There's nothing wrong with that. It's just how art forms evolve. Rock, once the primary cultural means for Americans (and Brits) to explore their sexual edge, has lost sight of its libido. Think of the other rock acts who performed at the AMAs: Daughtry might be some women's dream guy, but his music is all about being married. And Green Day, though eminently admirable, wasn't even sexy back when Billie Joe was singing about solo self-pleasuring.
Lambert's musical connection to hard rock is actually pretty tenuous -- though he's brought back the heavy-metal scream, his vocal performances really reflect stronger connections to New Wave, post-disco and even opera. Where he is a rocker is, frankly, in his groin.
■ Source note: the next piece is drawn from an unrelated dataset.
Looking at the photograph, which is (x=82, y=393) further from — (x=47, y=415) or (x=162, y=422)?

Showing off sexual desires that are still considered outlaw by some, he produces the kinds of responses that threaten some people and change others -- and signal bigger shifts in society in general.
Lambert is right to say that there's a double standard when it comes to female displays of sexuality in pop, as well as in men's verbal expressions of prowess and desire. Let's take it one step further, in fact -- we don't have any problem watching a black male artist, like Usher, or a white one who works in a mostly black musical style, like Justin Timberlake, miming a sexual connection with a woman. There's really only one kind of man who isn't sexy in rock today, and that's the rock dude. By insisting upon his right to claim that title, Lambert upsets the apple cart.
The distancing of white male rockers from their own bodies isn’t merely a matter of an art form aging out. It has to do with power and status. Rock is no longer an outsider’s game, and the stars it produces aren’t freaks simply for loving it. Instead, they’re often “regular guys,” proudly displaying the masculine conventions that once seemed off limits in the rock world (though, as any female consort or closeted gay musician will tell you, they were always there beneath the surface).
Few straight white men don’t strut the way Lambert does (sadly!). Most still embody the norm in our society, because racism, sexism and homophobia still haunt us. And the norm never shows itself off. It’s just taken for granted. For all of his media-savvy and strategic approach to stardom, Adam Lambert remains a rock outsider. Though I’m his fan, I don't think his AMAs' turn was perfect; it would have been much more effective it his usually excellent vocals had matched the audacity of his dance moves. But I don't agree with those who are saying his routine was just a tired attempt to shock. What he did won't be mundane until no one in America flinches when two men kiss on the street. Or until an out gay rock star is no longer an anomaly.